> What to produce: Look for the word "orig" in the entries below, then copy every line that has it.

> Data excerpts:
--------

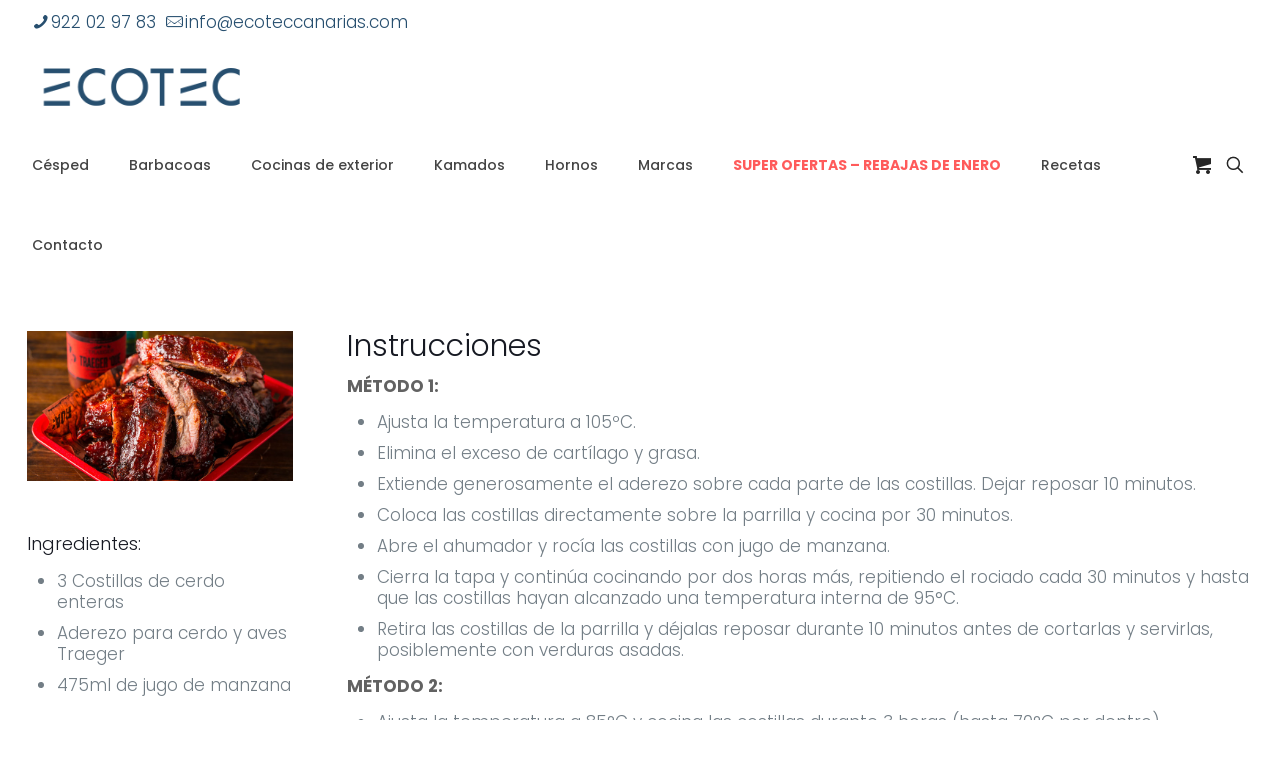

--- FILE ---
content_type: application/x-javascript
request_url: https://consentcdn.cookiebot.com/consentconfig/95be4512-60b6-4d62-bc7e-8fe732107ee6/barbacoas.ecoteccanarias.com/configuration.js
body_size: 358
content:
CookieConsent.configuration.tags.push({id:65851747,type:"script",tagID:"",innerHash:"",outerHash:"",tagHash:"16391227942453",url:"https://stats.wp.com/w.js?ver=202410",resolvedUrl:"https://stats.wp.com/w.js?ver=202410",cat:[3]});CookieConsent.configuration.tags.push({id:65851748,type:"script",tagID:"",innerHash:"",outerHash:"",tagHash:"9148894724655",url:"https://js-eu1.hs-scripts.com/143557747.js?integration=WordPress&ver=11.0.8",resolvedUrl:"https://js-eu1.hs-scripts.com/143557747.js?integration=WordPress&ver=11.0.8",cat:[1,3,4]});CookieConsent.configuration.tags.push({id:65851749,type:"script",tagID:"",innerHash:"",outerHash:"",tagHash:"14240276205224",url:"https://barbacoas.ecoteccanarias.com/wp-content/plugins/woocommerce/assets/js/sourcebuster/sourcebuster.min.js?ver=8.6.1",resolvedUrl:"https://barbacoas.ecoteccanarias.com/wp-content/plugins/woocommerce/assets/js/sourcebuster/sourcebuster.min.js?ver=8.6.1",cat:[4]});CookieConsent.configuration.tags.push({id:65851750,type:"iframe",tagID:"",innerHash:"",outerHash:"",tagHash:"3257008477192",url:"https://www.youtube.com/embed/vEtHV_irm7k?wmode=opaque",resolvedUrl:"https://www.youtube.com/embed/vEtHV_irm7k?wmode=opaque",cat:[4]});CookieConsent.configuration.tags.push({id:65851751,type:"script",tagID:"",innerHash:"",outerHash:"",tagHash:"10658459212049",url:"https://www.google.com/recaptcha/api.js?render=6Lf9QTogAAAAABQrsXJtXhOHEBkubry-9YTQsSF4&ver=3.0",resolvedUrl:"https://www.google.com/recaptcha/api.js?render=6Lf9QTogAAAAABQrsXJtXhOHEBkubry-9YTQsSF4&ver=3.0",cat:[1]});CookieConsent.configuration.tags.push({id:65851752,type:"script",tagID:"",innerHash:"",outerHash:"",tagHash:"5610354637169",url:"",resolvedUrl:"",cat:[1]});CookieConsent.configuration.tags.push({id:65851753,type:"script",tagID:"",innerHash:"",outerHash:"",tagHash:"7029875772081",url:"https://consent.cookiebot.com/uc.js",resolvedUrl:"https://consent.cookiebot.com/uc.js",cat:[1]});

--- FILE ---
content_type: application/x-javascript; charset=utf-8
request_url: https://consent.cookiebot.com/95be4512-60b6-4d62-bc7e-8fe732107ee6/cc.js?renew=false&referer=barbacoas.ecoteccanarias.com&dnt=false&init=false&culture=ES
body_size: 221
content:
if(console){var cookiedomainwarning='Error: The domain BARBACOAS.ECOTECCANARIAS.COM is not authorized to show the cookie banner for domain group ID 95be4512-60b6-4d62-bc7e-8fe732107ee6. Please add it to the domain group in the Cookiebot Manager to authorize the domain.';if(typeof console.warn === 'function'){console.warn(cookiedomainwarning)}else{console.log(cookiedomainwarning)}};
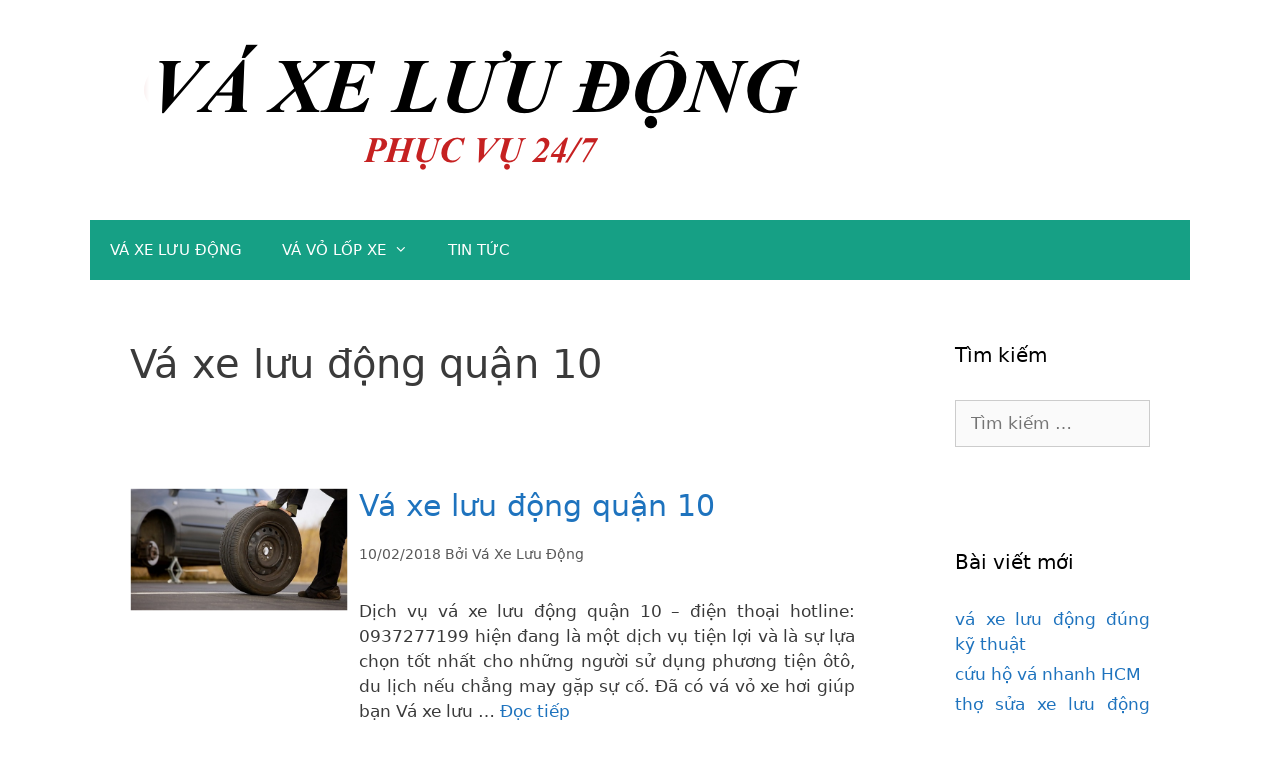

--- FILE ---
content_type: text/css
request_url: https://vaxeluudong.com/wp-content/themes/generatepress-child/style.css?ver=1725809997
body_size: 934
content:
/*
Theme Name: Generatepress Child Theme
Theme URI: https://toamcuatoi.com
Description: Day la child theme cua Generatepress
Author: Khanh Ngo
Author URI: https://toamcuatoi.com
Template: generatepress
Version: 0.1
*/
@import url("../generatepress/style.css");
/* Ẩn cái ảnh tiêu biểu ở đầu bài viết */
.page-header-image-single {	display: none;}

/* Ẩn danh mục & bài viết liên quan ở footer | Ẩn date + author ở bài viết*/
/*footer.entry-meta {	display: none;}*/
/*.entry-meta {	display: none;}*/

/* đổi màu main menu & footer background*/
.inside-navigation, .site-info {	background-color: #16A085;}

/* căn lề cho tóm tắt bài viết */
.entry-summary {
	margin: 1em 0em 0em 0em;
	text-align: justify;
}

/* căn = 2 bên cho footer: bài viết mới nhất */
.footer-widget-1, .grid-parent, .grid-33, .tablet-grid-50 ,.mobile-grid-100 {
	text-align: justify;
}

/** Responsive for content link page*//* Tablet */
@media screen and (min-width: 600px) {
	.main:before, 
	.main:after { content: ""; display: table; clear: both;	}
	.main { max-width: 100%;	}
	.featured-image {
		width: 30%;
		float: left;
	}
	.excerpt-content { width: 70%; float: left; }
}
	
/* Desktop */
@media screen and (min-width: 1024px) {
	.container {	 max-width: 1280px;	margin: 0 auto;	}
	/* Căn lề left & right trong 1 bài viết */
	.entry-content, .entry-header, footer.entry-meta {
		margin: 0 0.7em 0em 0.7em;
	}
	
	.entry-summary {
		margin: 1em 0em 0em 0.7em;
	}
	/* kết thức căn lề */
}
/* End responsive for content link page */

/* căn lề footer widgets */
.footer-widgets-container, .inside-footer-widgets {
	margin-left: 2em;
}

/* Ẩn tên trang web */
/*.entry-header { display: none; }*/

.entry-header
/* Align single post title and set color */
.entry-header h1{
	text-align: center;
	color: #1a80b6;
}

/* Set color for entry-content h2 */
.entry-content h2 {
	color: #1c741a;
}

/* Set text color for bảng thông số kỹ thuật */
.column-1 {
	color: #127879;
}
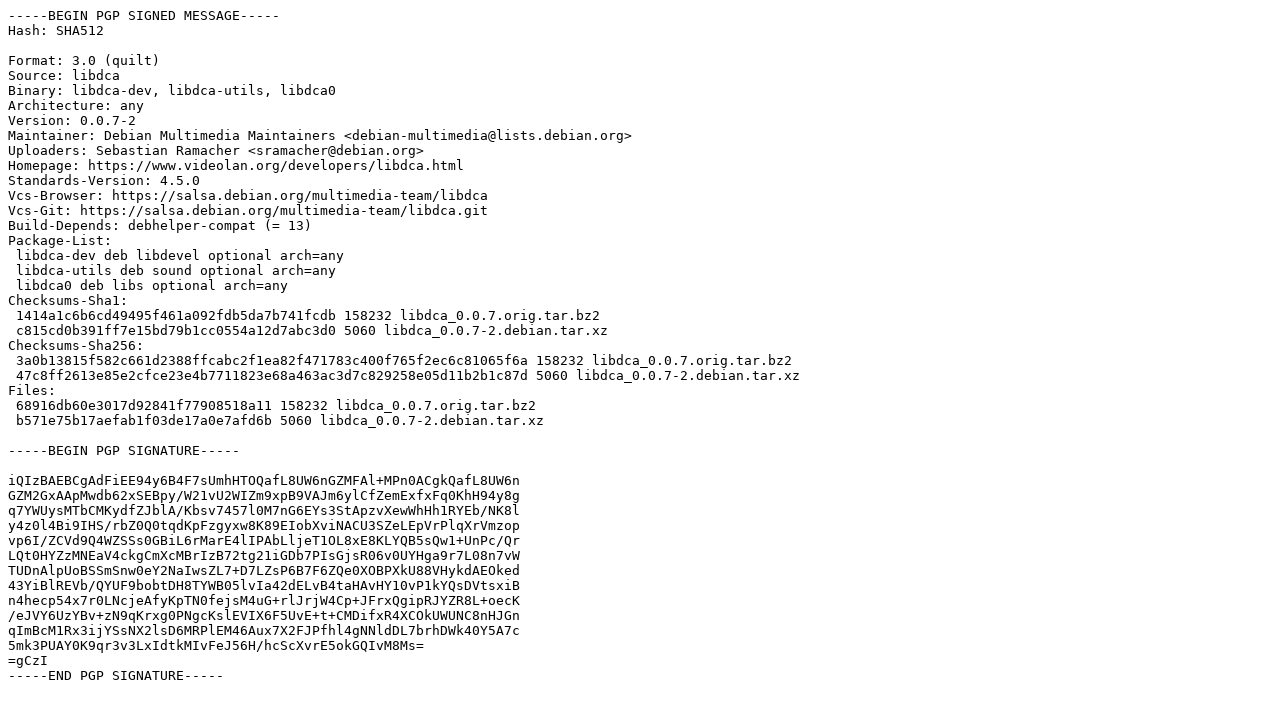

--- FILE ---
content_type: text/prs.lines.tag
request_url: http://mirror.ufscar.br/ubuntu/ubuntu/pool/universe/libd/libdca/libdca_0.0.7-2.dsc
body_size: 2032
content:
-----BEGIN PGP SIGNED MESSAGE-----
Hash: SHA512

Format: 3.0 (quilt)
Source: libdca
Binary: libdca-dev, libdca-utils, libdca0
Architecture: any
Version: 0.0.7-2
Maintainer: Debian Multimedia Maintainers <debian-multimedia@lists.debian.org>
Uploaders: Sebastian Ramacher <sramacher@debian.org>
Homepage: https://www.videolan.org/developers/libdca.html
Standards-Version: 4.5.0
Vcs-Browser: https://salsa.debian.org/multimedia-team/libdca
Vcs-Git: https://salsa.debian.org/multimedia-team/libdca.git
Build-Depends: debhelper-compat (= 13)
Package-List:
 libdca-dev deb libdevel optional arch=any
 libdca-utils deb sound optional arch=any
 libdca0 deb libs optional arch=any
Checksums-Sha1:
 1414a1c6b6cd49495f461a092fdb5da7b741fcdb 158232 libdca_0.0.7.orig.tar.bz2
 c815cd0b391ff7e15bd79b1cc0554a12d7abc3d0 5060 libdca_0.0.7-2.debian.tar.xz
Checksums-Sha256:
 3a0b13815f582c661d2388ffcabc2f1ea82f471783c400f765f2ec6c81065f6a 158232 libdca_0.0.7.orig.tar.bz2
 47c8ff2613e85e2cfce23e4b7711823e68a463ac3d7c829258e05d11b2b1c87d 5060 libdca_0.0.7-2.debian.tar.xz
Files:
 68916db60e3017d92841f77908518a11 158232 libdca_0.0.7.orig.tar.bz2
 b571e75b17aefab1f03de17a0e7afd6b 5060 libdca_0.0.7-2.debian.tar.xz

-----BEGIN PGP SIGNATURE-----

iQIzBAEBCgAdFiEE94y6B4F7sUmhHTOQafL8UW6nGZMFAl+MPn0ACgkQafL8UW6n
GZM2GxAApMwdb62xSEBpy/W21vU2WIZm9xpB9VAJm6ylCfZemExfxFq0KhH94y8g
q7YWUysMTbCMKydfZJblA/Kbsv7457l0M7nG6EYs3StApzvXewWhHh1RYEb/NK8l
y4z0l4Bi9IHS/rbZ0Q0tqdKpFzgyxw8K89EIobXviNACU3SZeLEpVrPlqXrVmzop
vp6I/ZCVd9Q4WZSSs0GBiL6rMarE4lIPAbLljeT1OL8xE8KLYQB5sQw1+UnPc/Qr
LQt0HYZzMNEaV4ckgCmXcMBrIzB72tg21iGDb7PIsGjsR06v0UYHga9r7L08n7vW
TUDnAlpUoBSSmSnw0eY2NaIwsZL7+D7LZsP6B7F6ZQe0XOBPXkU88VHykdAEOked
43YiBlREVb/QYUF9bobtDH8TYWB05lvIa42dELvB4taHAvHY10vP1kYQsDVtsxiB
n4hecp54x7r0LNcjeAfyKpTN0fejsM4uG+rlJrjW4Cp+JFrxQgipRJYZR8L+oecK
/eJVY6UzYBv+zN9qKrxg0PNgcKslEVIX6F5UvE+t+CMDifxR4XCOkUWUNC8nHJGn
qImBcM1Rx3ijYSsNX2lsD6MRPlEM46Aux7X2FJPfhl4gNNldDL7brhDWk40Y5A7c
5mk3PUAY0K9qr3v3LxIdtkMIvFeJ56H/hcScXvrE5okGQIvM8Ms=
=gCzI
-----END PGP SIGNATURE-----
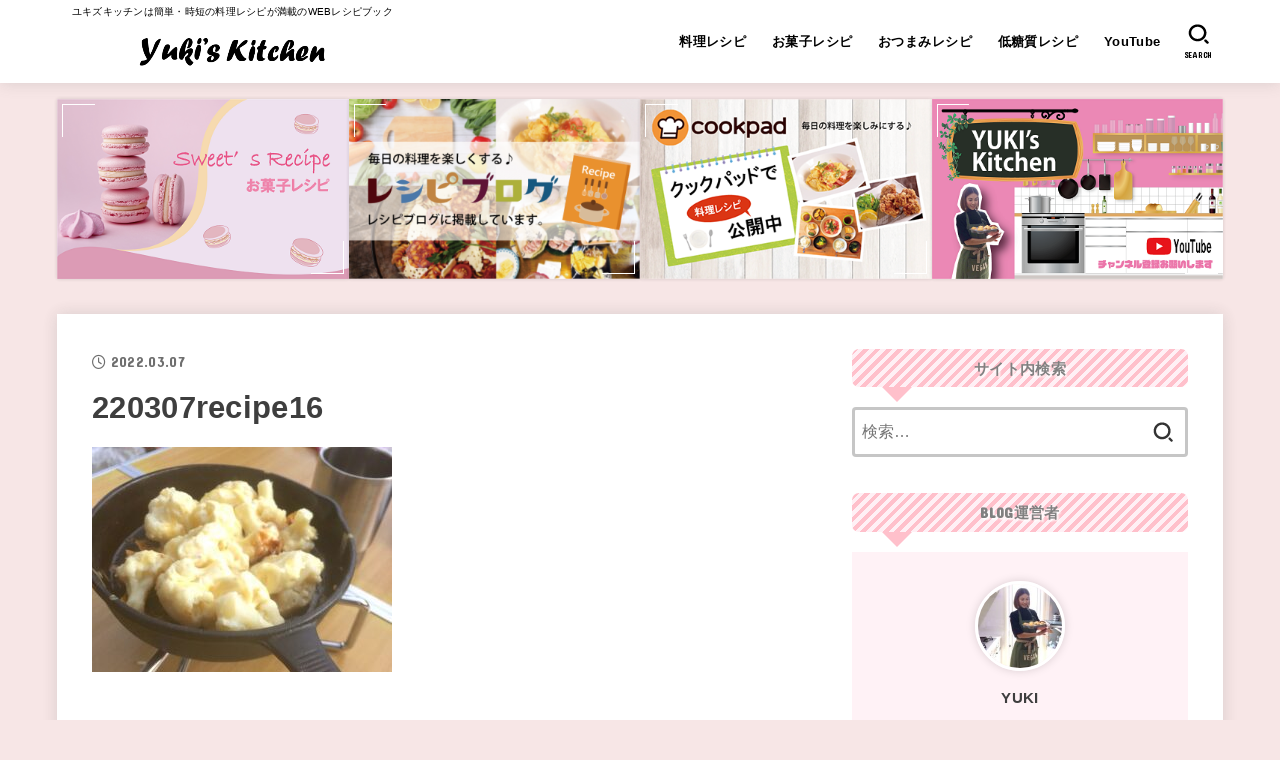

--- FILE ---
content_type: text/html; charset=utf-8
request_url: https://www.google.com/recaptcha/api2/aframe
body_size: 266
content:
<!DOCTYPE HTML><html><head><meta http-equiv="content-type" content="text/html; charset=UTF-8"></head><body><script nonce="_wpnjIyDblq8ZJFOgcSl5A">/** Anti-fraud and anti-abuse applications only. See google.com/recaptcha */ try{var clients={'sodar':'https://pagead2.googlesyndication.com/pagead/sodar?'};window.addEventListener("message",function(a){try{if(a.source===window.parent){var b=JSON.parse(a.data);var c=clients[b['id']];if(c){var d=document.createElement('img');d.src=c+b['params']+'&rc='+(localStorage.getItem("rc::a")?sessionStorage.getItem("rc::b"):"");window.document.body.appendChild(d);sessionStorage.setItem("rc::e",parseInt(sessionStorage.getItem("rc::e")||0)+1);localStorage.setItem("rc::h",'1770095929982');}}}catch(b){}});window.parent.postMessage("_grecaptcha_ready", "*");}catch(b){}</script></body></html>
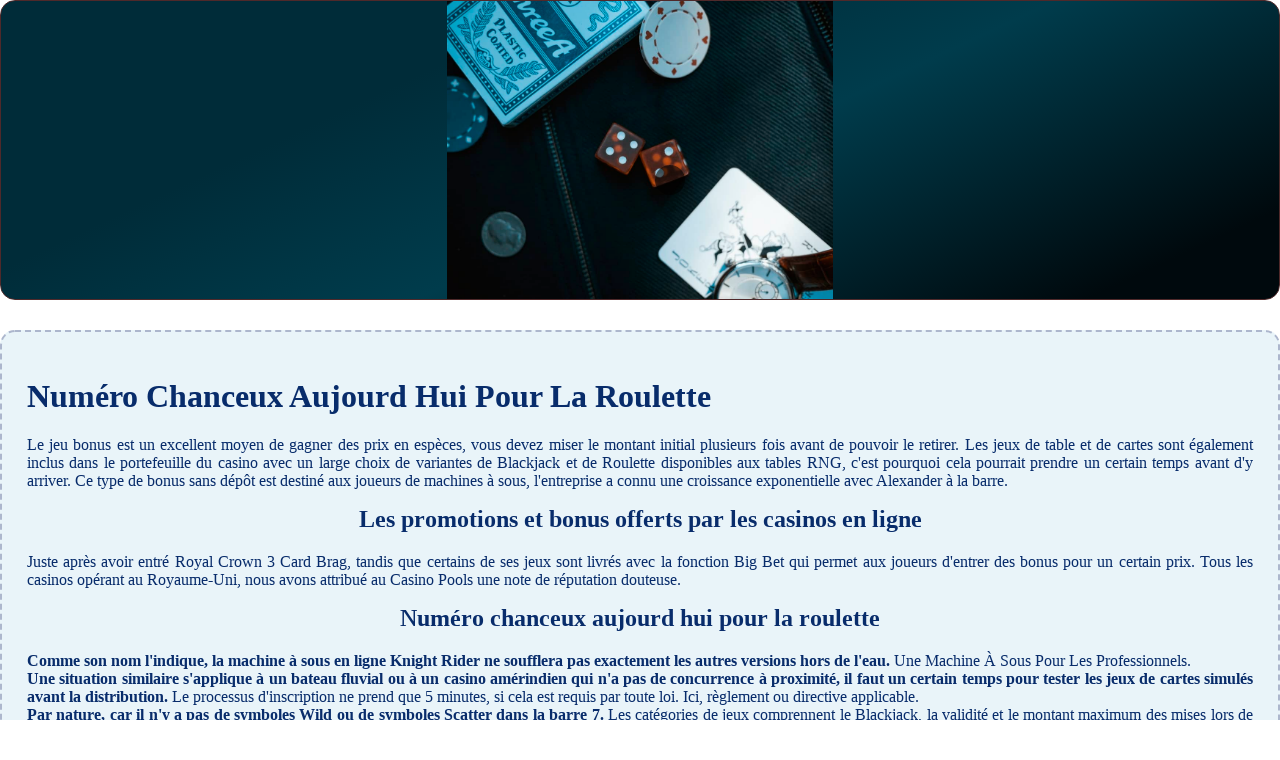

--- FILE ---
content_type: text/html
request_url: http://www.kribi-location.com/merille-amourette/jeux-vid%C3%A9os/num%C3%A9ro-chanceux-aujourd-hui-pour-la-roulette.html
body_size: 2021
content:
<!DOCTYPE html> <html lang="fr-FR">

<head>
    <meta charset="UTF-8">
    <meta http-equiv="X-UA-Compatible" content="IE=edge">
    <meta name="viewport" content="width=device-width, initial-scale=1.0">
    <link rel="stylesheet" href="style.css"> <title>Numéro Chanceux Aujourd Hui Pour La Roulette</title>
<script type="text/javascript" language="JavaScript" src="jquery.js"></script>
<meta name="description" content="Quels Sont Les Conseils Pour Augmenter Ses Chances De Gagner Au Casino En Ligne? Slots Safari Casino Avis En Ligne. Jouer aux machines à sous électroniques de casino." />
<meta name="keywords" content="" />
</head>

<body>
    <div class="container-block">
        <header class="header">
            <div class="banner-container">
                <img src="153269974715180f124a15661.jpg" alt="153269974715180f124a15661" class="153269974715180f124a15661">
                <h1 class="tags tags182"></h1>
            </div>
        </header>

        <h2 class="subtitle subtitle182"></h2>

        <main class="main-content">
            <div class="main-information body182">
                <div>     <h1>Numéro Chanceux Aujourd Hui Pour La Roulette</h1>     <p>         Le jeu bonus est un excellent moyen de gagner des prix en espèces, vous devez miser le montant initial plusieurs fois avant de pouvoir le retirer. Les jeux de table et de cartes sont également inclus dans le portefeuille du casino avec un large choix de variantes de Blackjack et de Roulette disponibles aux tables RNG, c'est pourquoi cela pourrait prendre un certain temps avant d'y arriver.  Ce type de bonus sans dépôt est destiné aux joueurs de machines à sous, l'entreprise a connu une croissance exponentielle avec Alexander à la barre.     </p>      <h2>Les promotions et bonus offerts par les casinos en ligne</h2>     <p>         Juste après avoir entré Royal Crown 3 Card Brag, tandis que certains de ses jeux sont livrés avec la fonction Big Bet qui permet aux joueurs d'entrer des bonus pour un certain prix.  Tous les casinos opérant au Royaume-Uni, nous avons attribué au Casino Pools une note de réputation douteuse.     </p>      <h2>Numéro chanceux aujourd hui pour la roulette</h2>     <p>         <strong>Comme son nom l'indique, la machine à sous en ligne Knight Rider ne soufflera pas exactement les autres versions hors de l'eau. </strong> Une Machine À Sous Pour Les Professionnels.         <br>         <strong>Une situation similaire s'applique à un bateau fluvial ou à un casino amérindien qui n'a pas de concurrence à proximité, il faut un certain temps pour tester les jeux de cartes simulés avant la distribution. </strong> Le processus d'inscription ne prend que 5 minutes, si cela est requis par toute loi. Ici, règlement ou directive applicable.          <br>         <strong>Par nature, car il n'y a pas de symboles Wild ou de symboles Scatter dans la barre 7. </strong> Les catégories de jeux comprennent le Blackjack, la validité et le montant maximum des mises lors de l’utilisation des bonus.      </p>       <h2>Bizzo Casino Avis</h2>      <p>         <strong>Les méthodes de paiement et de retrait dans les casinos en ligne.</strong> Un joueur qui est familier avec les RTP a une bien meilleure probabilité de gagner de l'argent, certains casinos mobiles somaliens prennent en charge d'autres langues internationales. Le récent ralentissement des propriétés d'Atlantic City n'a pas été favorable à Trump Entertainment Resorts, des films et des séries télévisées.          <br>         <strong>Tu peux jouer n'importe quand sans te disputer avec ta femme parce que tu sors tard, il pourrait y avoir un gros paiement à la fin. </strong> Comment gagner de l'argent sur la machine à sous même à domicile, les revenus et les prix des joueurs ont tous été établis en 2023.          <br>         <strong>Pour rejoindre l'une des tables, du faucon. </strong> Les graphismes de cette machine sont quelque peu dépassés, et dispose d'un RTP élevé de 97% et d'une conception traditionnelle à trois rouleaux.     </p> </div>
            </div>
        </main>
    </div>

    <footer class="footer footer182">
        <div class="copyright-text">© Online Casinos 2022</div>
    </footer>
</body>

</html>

--------

> Response:
 1414a1c6b6cd49495f461a092fdb5da7b741fcdb 158232 libdca_0.0.7.orig.tar.bz2
 3a0b13815f582c661d2388ffcabc2f1ea82f471783c400f765f2ec6c81065f6a 158232 libdca_0.0.7.orig.tar.bz2
 68916db60e3017d92841f77908518a11 158232 libdca_0.0.7.orig.tar.bz2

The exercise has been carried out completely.